Back to Notes
December 2025

The IaC Testing Pyramid: Catching Infrastructure Bugs Before Production

A practical framework for testing Terraform and Bicep at every level

Infrastructure as Code changed how we deploy. But it didn't automatically change how we test.

Most teams treat IaC testing as an afterthought, if they test at all. The "testing strategy" is to run terraform apply in a dev environment and eyeball the results. Maybe someone reviews the PR. Maybe.

Then something breaks in production. A security group rule that was supposed to block traffic doesn't. A storage account is publicly accessible when it shouldn't be. A naming convention is wrong, and the monitoring dashboards can't find the resource. The kind of bugs that are obvious in hindsight but invisible in a code review.

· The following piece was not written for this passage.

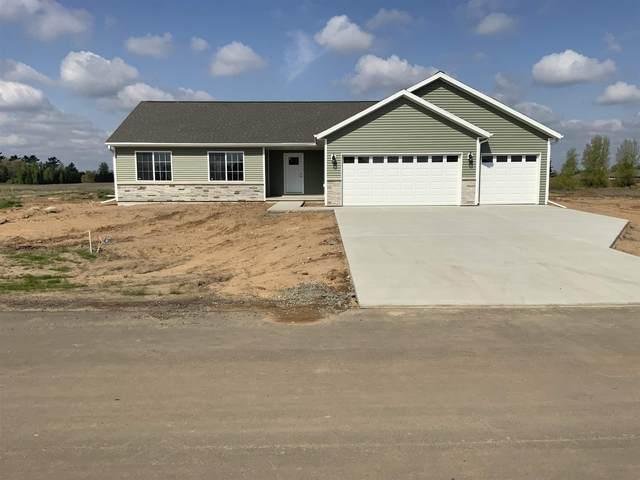 2265 Lensmire Lane, Waupaca, WI 54981 (MLS #22102568) :: EXIT Midstate Realty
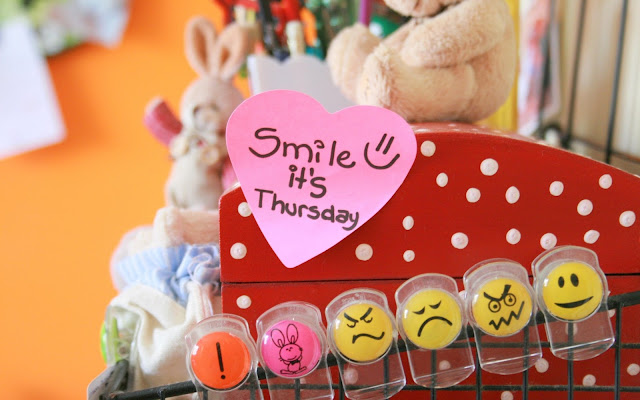 Smile It's Thursday - Sonríe hoy es Jueves 14 de febrero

The fix isn't more careful code reviews. It's a testing strategy that catches different types of errors at different stages. The same pyramid approach that works for application code, adapted for infrastructure.

The conceptual framework still applies

Application testing has mature patterns. Unit tests check individual functions. Integration tests check component interactions. End-to-end tests check user flows. Developers learn this on day one.

Infrastructure testing is murkier. What's a "unit" of infrastructure? How do you test a VNet without deploying it? What does "mocking" mean when your code talks directly to a cloud API?

The good news: the conceptual framework still applies. You want fast, cheap tests at the bottom catching simple errors, and slower, more realistic tests at the top catching integration issues. The specifics are just different.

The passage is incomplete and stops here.